The contract manufacturer said in a letter to the FDA dated April 30 that it would strengthen bio-waste handling processes, establish new requirements for wearing protective gowns and provide training to facility personnel, among other steps to ensure vaccine quality, then agency inspectors cited countless issues in a report earlier this month.
Bloomberg News got Emergent’s response to FDA investigators through a request for information. The document details Emergent’s efforts to ensure the quality of the J&J vaccine after its staff accidentally mixed ingredients with those used in the AstraZeneca Plc vaccine, prompting U.S. regulators to investigate the contamination. crossed into the spot and look for a break in the vaccine. production.
Emergent declined to comment. Its shares fell 3.6% at 3:21 p.m. on Monday in New York, while J&J fell 0.2%.
The single-shot Covid-19 vaccine was expected to be a crucial part of the U.S. vaccination effort, but Emergent’s manufacturing problems have drastically reduced the number of doses available and the speed with which what have been administered. Only 8% of the 144 million fully vaccinated Americans have received the J&J vaccine, according to data from the Centers for Disease Control and Prevention.
On Friday, Bloomberg reported that U.S. regulators released 10 million doses of the vaccine produced at the Emergent facility in the Bayview neighborhood of Baltimore. Later that day, the FDA said it had determined that several batches were not suitable for use and that other batches were still being reviewed.
The FDA has not provided full authorization to Bayview facilities to release their doses or resume production. J&J spokesman Jake Sargent said Monday that the company is continuing to work with the FDA and Emergent to add the facility under its emergency use authorization for the vaccine.
Emergent issues have also attracted scrutiny from lawmakers. A Congressional investigation into the Gaithersburg, Maryland-based company found it failed to address deficiencies in vaccine production despite warnings after a series of inspections in 2020.
At a hearing in the House in May, Democrats detailed additional findings from the FDA inspection and emerging CEO Robert Kramer discussed some of the company’s remediation activities. Emergent’s formal response to the FDA is based on these comments.
By stopping production of the AstraZeneca vaccine at Bayview’s facilities and focusing exclusively on J&J’s massive pharmacological substance, “any theoretical risk of cross-contamination is eliminated,” Emergent said in its response. The company said it has also established other interim controls to ensure the quality of the vaccine.
The FDA inspection found that the unsealed waste bags came into contact with manufacturing materials. In response to this finding, Emergent plans to strengthen its bio-waste handling process by identifying a defined exit route for waste, cleaning it up and having staff witness and document the activity. He said he has instituted a system to transport material on pallets or dolls to prevent contact with the ground.

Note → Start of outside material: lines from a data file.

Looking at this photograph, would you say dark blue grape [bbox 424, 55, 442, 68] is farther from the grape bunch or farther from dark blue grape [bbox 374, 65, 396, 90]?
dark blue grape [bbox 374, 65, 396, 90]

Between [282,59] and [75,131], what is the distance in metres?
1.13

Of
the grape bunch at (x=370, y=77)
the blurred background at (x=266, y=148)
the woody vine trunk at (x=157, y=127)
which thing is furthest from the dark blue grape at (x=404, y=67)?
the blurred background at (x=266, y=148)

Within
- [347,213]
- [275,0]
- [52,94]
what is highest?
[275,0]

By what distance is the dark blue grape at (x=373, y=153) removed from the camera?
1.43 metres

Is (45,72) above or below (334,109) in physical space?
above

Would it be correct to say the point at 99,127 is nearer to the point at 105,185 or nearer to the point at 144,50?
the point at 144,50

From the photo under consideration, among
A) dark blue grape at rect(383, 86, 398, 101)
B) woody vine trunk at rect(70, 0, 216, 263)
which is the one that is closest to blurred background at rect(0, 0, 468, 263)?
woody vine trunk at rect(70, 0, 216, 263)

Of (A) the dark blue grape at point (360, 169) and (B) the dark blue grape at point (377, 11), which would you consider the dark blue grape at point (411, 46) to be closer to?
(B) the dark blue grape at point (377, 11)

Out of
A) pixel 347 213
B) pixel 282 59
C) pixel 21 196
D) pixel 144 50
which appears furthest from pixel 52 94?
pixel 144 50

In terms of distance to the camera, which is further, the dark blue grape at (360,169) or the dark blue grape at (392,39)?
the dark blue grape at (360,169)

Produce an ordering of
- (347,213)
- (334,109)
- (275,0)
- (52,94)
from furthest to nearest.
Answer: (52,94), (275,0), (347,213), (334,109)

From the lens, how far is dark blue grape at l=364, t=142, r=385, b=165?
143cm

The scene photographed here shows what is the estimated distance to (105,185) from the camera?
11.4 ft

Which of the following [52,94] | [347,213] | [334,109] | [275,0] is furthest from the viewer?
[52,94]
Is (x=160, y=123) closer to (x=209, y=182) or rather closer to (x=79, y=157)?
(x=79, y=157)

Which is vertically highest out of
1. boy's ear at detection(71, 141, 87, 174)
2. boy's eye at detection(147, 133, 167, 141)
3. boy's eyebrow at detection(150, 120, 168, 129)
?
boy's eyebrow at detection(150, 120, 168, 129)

In addition, after the FDA found that an emerging worker was wearing a protective gown in several rooms of the facility, Emergent said it would implement a new protocol for the gown.
J&J now provides oversight 24 hours a day, 7 days a week at the facility and third-party consultants have been conducted to assist them in the repair, he said in response to the FDA. The company also hired three employees focused on quality control, according to the document.
Throughout the break in production, Emergent said it has been providing instructor-led training to employees on how to conduct better research, prevent microbial contamination and ensure viral containment.
The FDA has not publicly classified the inspection, which would indicate whether the voluntary steps that Emergent has committed to take will be sufficient or whether the FDA will recommend additional actions. Often, when inspectors encounter multiple problems in a facility, the FDA will review to make sure the company is implementing any changes before lifting restrictions.
Pharmaceutical plants can take months, and sometimes years, to come out of an FDA inspection that has found major problems. The FDA did not immediately respond to a request for comment on Emergent’s response.